-- Excerpt --
· · ·

A boomer goes back… and it’s all still fresh

If we have boomer memories to share with our children, we’re lucky. And hopefully, so are they. Barbara Winard of Jersey City, New Jersey, has carried a wonderful memory with her for decades now, and finally got to share it with her daughter.

I met Joy in the late 1970s at a new job in New York City. She was about 15 years older than I, and she fit the bill for both a dear mother and a dear friend.

Joy (left) with Barbara in the early 1980s.

My own mother basically had disapproved of my direction in life, which usually took me far away. My friends were never interested in going where I needed to go. But Joy had done it all and seen it all, and was enthusiastic about my journey too. She and her husband had traveled the world and done it the hard way: cheaply and with maximum rugged movement.

Barbara on the cliff at Cala Mesquida from the 1980s.

In the early 1980s, Joy invited me to visit her vacation home on the Mediterranean island of Menorca. A few years later I did it, flying from Barcelona without even telling her exactly when or where I was arriving. Clutching a bag of New York City bagels as a gift, I headed for a phone booth to ask her to pick me up. But there was no phone book or, as I then saw, a phone. I didn’t have Joy’s address, so I wandered the streets of Mahon, Menorca’s capital, looking for a bank that was open (to no avail… it was a Spanish holiday). I ate the bagels.

Finally I realized that I had a letter from Joy with the name of her town on it. I convinced a taxi driver to drive me there, and I recognized her house from a photograph of it on the wall of her New York home (the photo is now on my wall).

The beach and cliff in 2018.

· · ·

-- Set tasks --
1. In the Menorca story, what did Barbara bring to Joy as a gift?
2. Please write out the part of the Menorca story that opens with the words containing "A boomer goes" and closes with "from the 1980s.".

-- Data extract --
· · ·

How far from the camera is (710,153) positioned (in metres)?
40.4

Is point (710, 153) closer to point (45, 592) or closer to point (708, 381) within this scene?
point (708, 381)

· · ·

-- Results for the exercise --
1. A bag of New York City bagels.

2.
A boomer goes back… and it’s all still fresh

If we have boomer memories to share with our children, we’re lucky. And hopefully, so are they. Barbara Winard of Jersey City, New Jersey, has carried a wonderful memory with her for decades now, and finally got to share it with her daughter.

I met Joy in the late 1970s at a new job in New York City. She was about 15 years older than I, and she fit the bill for both a dear mother and a dear friend.

Joy (left) with Barbara in the early 1980s.

My own mother basically had disapproved of my direction in life, which usually took me far away. My friends were never interested in going where I needed to go. But Joy had done it all and seen it all, and was enthusiastic about my journey too. She and her husband had traveled the world and done it the hard way: cheaply and with maximum rugged movement.

Barbara on the cliff at Cala Mesquida from the 1980s.